Außerdem fordern die Arbeitnehmervertreter ein Einkommen, von dem man leben kann, und die strengere Kontrolle der Einhaltung von Gesetzen. Die niedrige Bezahlung gilt als verantwortlich dafür, dass nur wenige einen Job im Tourismus anstreben. Ein großes Problem sind All-inclusive-Verträge, sagt Rudolf Komaromy, Vorsitzender der vida-Bundesfachgruppe Tourismus. Diese Verträge sind für Leitungspositionen vorgesehen, werden mittlerweile aber auch mit Abwäschern und Hausdamen abgeschlossen, sagt Komaromy: "Mit einem fixen Betrag wird die gesamte Leistung abgegolten, die Beschäftigten fallen um Überstundenzuschläge und sämtliche Zulagen um. Wenn man sich den Stundensatz für die erbrachte Leistung ausrechnet, liegt dieser oft deutlich unter dem kollektivvertraglich vorgeschriebenen Mindestlohn." Der Mindestlohn für die rund 200.000 Beschäftigten im Hotel- und Gastgewerbe wurde mit Mai 2013 auf 1320 Euro brutto monatlich angehoben - einige Betriebe (etwa Hotelketten) haben aber einen eigenen Kollektivvertrag, der höhere Summen vorsieht. Im Hotel- und Gastgewerbe in der Steiermark sowie in der Gastronomie in Wien wird jedoch noch nach dem Garantielohnsystem bezahlt, das einen niedrigeren Grundlohn und eine Umsatzbeteiligung vorsieht. In anderen Bundesländern wird ein Festlohn bezahlt, die Wiener Kaffeehäuser und die Wiener Hotellerie sind beispielsweise 2013 auf dieses System umgestiegen.
Ribing weist jedoch darauf hin, dass sich im Tourismus gutes Trinkgeld - steuerfrei - verdienen lässt. Wer auf Saison gehe, könne dabei ordentlich verdienen.
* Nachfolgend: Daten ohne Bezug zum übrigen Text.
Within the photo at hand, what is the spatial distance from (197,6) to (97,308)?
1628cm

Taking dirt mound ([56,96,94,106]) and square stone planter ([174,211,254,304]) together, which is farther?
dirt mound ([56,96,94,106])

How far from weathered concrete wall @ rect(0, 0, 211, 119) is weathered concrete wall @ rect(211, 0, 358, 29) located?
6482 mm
Mühsame Personalsuche in krisengebeutelten Ländern
Die Zahl der Beschäftigten im Tourismus ist laut Österreichischer Hoteliervereinigung (ÖHV) in den vergangenen zehn Jahren um 25 Prozent gestiegen. Um offene Stellen zu besetzen, wurde Tourismuspersonal auch in den krisengebeutelten Ländern Griechenland und Spanien gesucht. Allerdings mit mäßigem Erfolg: Nach monatelanger Suche in Griechenland für das Salzkammergut fing beispielsweise nur ein einziger Lehrling in der Region an. Insgesamt waren zuletzt rund 1100 Spanier und Griechen hierzulande im Tourismus beschäftigt - das ist zwar fast 30 Prozent mehr als vor einem Jahr, aber noch immer eine überschaubare Anzahl.
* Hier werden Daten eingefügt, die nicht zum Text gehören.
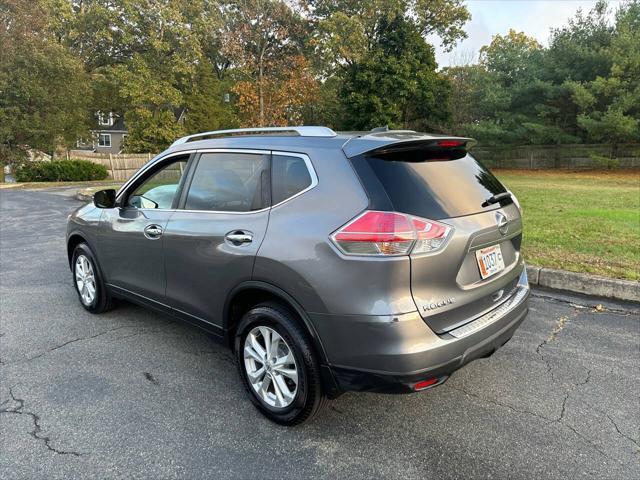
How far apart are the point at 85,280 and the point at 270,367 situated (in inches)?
111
Wie wichtig ausländische Arbeitskräfte für den heimischen Tourismus sind, zeigt sich besonders im Osten Österreichs sowie in Wintersportorten zur Hauptsaison. Rund 12.500 Ungarn und rund 4650 Slowaken waren zuletzt in Österreich - meist als Kellner oder Hilfskraft - tätig.
Aus Rumänien und Bulgarien arbeiteten zuletzt 3600 Personen im heimischen Tourismus. Das Fallen der letzten Job-Schranken für diese Länder mit 1. Jänner 2014 wird allerdings kaum große Auswirkungen auf den Arbeitsmarkt haben, heißt es aus dem AMS: Einerseits wegen der geografischen Distanz, andererseits sei ein Großteil der potenziellen Arbeitskräfte bereits vor 2014 in Österreich tätig gewesen. Erwartet wird, dass 8400 neue Arbeitskräfte aus diesen Ländern im Dezember 2014 im Vergleich zu Dezember 2013 in Österreich beschäftigt sein werden.